## What needs to be done
Your task is to reproduce exactly the lines from the one containing "Ziggurat Token" through the last line below, both ends included, and nothing else, with no pictures.

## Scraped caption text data
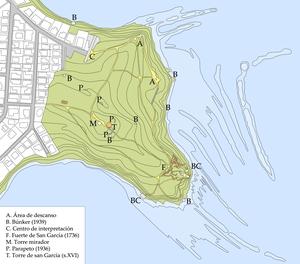 Parque del Centenario - Image: Parque del centenario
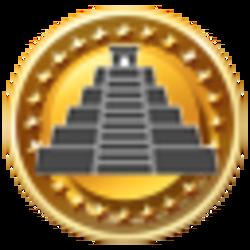 Ziggurat Token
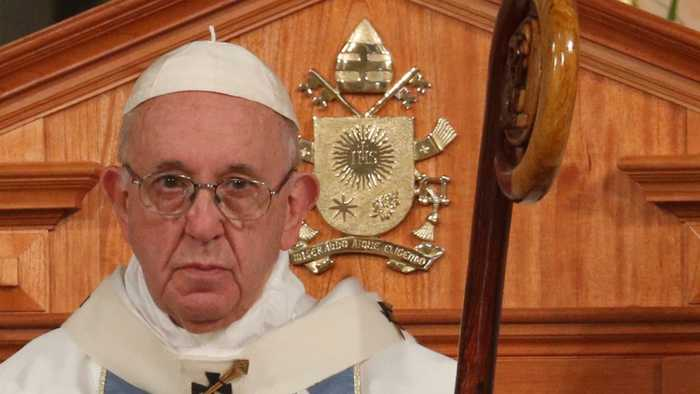 Pope Francis References Church's Failure With Sexual Abuse Crisis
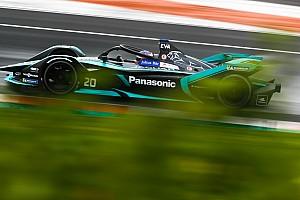 FIA, Formula E'nin yeni atak moduna dair yeni detaylar açıkladı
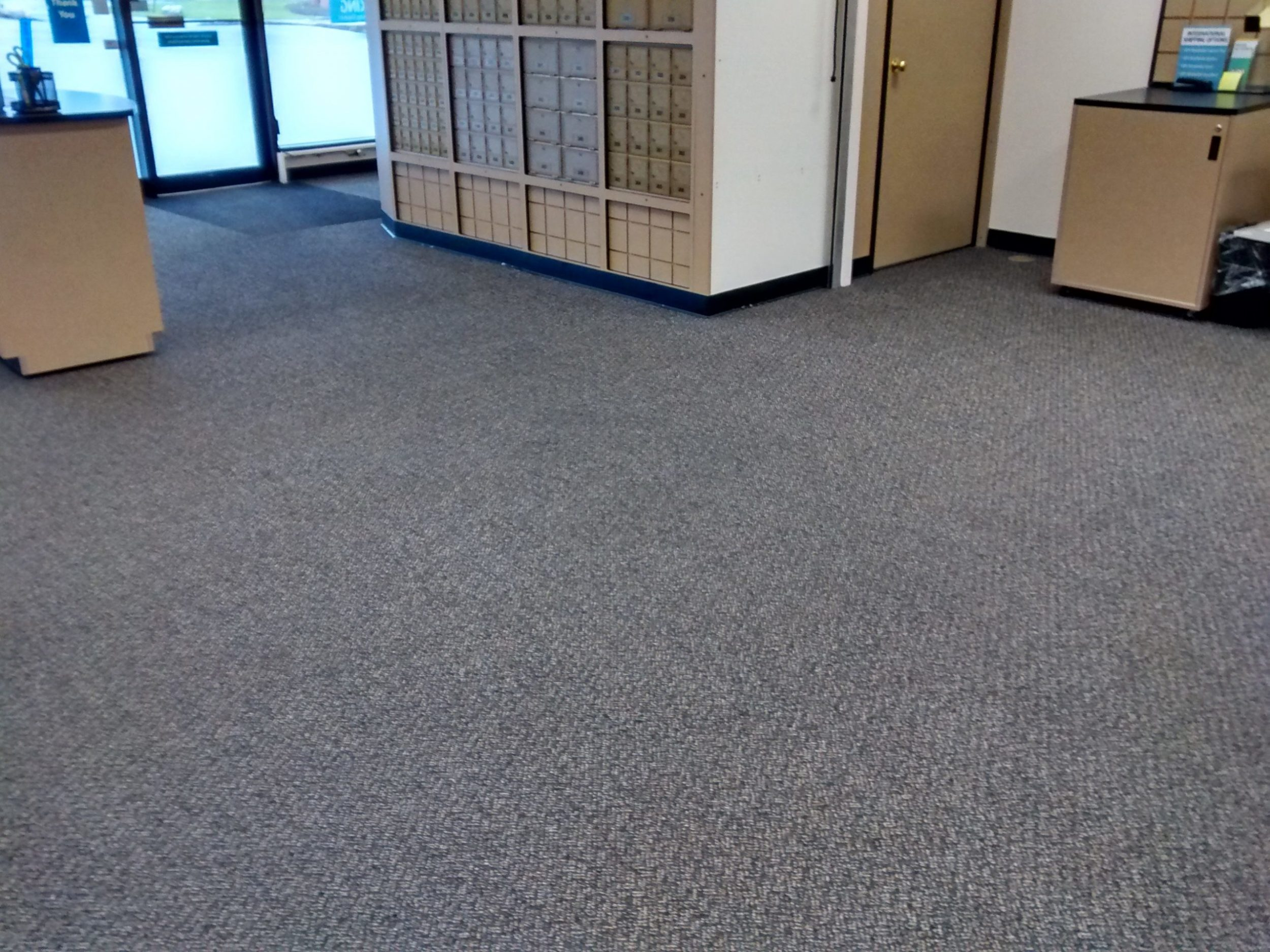 Holmdel Township Commercial Carpet Cleaning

## Result of the exercise
 Ziggurat Token
 Pope Francis References Church's Failure With Sexual Abuse Crisis
 FIA, Formula E'nin yeni atak moduna dair yeni detaylar açıkladı
 Holmdel Township Commercial Carpet Cleaning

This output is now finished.